Tous ces modes de distribution, quelle que soit l’appellation du contrat, vont reposer sur l’usage d’une enseigne commune, l’appartenance à un réseau sous une même bannière. Sous la forme d’une licence de marque pure, le commerçant se voit confier l’usage de cette dernière (à condition d’en assurer le respect) mais reste entièrement maître de sa stratégie d’exploitation et ne se voit transmettre aucun savoir-faire. Dans le cas d’une franchise, le dispositif va plus loin puisque le franchiseur est tenu de transmettre un savoir-faire à son franchisé, ce qui lui permettra d’être immédiatement opérationnel. A mon sens, le modèle de la licence de marque ne se justifie que dans le cas d’une marque notoire que l’on souhaite développer pour une autre activité (par exemple un fabricant de vêtements haut de gamme qui va autoriser un horloger la fabrication de montres à sa marque). Autre modèle d’organisation en réseau : la distribution exclusive, contrat par lequel la tête de réseau accorde à un distributeur l’exclusivité de la commercialisation de produits sur un territoire, mais qui n’implique pas obligatoirement transmission d’un savoir-faire. C’est le cas des concessions automobiles. Il y a enfin la distribution sélective qui concerne plus particulièrement les produits à haute technicité ou le luxe. Les commerçants soumis à ce type de contrat sont sélectionnés par la tête de réseau via des critères qualitatifs (accueil et conseils clients) et quantitatifs.

 

Votre cabinet est spécialisé dans le modèle de la franchise et vous accompagnez plus spécifiquement les têtes de réseau. Quels besoins expriment-elles aujourd’hui ?

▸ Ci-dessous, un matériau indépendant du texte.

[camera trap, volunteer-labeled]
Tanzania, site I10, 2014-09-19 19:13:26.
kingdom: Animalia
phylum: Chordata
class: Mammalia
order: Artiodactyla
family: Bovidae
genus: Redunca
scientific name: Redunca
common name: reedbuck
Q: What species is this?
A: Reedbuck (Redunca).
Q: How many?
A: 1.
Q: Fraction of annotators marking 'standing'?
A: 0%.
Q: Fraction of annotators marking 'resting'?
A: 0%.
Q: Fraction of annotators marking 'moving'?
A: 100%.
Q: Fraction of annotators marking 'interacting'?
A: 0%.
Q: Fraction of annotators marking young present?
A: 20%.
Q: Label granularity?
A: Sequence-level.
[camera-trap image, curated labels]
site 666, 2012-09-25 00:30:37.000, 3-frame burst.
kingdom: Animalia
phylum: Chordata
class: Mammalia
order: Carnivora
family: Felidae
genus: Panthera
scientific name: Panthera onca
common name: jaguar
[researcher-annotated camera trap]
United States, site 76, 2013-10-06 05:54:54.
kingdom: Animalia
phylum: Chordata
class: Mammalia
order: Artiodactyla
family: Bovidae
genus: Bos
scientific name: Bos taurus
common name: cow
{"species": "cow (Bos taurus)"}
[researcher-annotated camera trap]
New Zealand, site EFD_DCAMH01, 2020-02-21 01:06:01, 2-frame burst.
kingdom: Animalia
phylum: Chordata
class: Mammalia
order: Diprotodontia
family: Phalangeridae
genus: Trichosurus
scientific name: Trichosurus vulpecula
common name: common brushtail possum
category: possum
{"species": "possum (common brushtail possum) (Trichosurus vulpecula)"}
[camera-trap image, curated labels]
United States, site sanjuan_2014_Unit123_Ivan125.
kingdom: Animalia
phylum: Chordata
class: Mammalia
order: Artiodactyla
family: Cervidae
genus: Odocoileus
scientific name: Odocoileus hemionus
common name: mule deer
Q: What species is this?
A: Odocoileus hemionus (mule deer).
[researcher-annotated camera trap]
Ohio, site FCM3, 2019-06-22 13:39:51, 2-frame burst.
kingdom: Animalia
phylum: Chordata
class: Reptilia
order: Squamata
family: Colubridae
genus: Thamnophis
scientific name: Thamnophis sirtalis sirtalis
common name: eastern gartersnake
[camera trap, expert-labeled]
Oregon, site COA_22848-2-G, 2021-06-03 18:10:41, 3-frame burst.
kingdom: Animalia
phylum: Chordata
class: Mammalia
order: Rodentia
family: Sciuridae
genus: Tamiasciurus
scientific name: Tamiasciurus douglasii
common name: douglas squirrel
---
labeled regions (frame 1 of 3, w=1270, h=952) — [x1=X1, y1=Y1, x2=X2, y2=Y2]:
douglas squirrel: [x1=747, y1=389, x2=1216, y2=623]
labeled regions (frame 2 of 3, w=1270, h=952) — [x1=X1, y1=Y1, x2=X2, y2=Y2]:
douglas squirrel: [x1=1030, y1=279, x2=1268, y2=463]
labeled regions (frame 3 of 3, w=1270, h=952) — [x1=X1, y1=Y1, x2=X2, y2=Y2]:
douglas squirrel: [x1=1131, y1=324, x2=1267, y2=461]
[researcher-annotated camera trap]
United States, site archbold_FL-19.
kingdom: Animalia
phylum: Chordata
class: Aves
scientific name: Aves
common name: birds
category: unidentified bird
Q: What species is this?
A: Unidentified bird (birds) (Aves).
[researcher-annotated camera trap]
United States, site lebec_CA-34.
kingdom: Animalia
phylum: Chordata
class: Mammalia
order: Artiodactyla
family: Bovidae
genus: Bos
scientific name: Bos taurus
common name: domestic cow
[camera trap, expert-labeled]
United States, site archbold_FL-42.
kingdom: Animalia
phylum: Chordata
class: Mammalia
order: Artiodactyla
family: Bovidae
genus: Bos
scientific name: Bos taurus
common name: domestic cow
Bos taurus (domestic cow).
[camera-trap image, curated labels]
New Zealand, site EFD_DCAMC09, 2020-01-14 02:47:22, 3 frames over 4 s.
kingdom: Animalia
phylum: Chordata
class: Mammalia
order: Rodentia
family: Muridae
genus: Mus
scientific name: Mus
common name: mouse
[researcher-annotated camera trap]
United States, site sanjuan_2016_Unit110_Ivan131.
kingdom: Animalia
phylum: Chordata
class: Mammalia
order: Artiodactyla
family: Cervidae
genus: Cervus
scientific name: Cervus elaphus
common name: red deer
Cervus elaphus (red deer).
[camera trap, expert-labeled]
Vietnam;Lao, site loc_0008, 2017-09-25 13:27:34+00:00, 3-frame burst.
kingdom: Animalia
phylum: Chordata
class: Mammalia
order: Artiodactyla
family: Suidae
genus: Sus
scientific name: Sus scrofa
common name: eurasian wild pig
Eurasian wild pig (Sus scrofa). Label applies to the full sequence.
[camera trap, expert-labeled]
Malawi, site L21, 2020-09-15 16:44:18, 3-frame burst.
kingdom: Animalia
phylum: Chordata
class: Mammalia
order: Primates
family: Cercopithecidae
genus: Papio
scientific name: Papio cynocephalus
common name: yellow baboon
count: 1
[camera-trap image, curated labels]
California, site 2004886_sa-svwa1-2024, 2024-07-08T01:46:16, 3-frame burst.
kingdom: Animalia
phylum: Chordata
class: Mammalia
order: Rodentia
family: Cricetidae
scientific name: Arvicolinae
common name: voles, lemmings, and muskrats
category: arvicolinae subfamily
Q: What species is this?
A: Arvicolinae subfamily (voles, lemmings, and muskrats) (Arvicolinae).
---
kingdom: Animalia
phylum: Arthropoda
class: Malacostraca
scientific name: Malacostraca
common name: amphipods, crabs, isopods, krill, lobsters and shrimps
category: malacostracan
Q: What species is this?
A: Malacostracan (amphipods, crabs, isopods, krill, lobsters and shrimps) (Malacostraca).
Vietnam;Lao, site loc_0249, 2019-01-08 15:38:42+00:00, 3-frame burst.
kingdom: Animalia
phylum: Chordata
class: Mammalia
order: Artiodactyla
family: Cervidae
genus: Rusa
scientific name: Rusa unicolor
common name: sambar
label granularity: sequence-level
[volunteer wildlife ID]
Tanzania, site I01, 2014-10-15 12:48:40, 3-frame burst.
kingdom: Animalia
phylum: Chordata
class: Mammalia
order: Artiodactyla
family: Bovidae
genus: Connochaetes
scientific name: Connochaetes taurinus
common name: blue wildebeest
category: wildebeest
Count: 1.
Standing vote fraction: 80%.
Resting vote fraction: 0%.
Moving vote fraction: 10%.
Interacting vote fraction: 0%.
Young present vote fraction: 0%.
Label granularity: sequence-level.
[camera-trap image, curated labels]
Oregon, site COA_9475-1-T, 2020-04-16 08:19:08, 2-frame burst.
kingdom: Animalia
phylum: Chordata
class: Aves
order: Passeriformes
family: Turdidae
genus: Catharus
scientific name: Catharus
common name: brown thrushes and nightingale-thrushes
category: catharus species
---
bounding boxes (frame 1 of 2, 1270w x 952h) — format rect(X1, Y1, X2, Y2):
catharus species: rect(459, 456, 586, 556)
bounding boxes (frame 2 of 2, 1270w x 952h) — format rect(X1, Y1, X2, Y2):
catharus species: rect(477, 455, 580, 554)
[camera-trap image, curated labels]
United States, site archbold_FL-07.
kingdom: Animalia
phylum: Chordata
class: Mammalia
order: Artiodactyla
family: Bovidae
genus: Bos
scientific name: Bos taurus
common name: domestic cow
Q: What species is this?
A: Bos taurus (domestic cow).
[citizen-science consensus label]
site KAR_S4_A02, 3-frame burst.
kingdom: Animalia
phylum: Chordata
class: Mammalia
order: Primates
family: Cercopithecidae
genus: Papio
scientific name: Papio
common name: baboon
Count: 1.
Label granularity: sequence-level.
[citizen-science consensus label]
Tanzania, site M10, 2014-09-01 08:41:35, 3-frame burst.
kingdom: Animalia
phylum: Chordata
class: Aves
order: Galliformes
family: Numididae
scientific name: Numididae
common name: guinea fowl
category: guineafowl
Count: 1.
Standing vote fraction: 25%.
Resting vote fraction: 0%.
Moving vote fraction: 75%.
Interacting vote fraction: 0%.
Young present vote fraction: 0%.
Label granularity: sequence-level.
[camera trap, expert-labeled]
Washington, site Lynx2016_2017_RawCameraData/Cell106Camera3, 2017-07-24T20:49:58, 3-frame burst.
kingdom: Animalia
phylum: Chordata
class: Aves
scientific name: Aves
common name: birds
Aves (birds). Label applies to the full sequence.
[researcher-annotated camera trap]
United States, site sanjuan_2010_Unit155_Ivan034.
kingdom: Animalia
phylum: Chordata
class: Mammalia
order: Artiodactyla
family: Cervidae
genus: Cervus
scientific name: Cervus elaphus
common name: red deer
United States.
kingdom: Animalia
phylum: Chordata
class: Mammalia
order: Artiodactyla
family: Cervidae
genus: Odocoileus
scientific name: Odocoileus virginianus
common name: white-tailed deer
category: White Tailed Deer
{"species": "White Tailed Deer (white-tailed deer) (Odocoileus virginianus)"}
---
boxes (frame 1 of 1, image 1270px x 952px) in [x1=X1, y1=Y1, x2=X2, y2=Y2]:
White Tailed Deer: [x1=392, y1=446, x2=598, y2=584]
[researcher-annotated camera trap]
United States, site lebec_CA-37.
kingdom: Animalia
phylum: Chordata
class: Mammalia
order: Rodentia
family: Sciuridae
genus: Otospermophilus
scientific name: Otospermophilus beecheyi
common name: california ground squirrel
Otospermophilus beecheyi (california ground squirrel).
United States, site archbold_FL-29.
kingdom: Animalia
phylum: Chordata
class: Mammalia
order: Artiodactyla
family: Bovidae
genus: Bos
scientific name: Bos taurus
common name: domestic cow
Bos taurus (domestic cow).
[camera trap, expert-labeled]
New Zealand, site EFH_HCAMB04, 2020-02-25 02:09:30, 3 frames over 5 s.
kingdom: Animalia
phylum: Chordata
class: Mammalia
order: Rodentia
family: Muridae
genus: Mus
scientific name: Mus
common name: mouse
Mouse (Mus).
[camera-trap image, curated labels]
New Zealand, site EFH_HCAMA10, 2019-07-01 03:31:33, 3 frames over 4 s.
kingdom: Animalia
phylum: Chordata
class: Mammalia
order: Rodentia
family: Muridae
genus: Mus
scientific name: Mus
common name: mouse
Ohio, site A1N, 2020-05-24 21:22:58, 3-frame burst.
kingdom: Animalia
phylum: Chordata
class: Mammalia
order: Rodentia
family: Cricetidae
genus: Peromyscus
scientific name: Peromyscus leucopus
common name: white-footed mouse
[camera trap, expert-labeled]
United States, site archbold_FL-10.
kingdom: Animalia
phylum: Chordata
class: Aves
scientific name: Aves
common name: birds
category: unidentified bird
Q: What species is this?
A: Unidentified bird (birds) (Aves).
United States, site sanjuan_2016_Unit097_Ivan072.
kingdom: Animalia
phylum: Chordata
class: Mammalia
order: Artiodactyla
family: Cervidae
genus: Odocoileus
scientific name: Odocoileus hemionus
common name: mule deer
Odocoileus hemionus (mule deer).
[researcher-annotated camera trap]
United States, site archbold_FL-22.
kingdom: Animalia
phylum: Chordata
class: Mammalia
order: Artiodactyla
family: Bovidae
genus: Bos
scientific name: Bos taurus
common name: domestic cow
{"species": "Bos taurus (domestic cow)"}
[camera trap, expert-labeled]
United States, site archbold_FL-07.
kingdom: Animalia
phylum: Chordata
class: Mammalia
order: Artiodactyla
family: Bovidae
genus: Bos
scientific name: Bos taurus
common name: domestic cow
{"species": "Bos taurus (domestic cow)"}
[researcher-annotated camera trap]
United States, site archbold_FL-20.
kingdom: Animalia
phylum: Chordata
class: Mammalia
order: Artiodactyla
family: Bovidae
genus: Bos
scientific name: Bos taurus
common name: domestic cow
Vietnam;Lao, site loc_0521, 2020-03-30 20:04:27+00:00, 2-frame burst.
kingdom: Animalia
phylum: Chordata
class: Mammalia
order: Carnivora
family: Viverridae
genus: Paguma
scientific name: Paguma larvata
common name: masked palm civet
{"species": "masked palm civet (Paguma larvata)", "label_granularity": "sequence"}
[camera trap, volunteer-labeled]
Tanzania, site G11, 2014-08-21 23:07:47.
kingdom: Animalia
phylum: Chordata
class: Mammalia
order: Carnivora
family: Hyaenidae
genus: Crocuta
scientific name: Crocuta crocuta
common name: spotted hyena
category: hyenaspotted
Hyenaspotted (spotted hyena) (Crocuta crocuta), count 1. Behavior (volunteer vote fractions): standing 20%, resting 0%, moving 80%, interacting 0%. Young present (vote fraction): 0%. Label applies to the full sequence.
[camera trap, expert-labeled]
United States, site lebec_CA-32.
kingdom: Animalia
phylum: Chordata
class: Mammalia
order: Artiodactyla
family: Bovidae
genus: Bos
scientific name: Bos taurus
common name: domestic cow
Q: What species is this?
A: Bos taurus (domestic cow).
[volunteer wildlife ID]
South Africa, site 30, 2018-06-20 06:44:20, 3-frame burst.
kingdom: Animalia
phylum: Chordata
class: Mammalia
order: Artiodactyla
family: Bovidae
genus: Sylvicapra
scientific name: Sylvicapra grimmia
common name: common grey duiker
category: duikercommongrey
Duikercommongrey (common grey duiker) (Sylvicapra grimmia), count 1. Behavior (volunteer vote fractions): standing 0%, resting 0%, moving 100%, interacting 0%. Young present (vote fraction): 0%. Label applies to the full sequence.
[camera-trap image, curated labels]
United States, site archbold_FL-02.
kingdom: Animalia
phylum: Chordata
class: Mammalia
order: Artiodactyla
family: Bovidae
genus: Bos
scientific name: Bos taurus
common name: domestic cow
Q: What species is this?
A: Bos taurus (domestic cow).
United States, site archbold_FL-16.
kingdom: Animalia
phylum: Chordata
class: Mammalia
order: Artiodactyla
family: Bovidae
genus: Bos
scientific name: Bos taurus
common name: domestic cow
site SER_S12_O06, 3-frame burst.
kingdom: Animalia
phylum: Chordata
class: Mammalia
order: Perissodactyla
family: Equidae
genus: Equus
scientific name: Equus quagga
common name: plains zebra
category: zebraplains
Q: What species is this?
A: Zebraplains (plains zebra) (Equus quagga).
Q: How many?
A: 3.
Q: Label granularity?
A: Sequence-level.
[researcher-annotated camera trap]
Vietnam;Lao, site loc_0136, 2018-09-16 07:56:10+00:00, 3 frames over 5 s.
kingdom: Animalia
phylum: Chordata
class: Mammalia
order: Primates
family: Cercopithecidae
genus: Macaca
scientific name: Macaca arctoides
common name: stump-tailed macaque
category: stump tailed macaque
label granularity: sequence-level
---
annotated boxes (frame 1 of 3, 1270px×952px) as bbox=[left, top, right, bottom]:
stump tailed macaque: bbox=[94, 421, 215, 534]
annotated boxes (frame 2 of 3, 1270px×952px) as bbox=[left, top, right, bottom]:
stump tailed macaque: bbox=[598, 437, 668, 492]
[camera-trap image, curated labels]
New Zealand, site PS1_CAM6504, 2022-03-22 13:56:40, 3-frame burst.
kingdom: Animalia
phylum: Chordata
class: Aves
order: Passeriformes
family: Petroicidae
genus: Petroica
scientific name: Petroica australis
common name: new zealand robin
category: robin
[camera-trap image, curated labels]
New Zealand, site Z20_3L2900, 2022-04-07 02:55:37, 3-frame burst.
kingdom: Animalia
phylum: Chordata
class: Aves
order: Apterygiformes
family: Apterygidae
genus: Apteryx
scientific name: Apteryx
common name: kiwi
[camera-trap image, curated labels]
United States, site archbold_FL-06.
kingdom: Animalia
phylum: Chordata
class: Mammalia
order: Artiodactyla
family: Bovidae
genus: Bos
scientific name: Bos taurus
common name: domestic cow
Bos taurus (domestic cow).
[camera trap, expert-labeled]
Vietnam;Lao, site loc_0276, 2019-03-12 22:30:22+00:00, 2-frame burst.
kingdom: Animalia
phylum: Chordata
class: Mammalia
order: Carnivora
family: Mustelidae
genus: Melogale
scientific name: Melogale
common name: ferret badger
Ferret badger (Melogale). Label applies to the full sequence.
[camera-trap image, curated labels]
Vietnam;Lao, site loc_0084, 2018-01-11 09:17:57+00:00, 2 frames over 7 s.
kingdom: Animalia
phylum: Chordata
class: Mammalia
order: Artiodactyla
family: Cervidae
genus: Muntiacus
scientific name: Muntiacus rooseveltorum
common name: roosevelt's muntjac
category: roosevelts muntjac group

Chez Linkea, nous rencontrons différentes typologies de besoin. Il y a d’abord le client qui possède un historique « succursaliste » et décide de développer un réseau d’indépendants sous le modèle de la franchise. C’est un cas courant, particulièrement actuellement, puisque crise du Covid-19 oblige, de nombreux réseaux n’ont plus les moyens de se développer en propre et changent, en conséquence, de stratégie en faisant appel à des partenaires franchisés. Notre cabinet va donc accompagner ces clients pour la définition du système juridique adapté à cette nouvelle situation et construire avec eux les outils (contrat, DIP, manuels) s’y rapportant. Nous allons également former les équipes au métier de « tête de réseau ». Le franchiseur à des devoirs envers ses franchisés. Si celui-ci ne se montre pas à la hauteur, des contentieux peuvent voir le jour. Pour prévenir ces derniers, il est nécessaire d’être sensibilisé à ces risques. Nous nous adressons par ailleurs à des réseaux déjà « aguerris » de la franchise, afin de les accompagner dans la redéfinition de leur stratégie, et dans les épreuves qu’elles traversent.

 

Selon vous, la crise sanitaire va donc contribuer à favoriser le modèle de la franchise…

La franchise soutient le commerce en général et permet à un entrepreneur qui se lance de bénéficier d’un modèle déjà éprouvé. La crise que l’on connaît aujourd’hui est sans précédent. Ce qui entraînera inévitablement des licenciements économiques, et la possibilité pour ces anciens salariés de bénéficier d’un capital qu’elles pourront investir pour créer une entreprise. Lorsqu’on franchit ce pas, alors que l’on était salarié dans sa vie antérieure, le fait de s’adosser à un réseau va permettre de se développer plus vite, en bénéficiant d’un réel accompagnement. La vague de licenciements qui arrive va, à mon sens, favoriser le modèle de la franchise, ce que l’on a déjà constaté après la crise économique de 2008.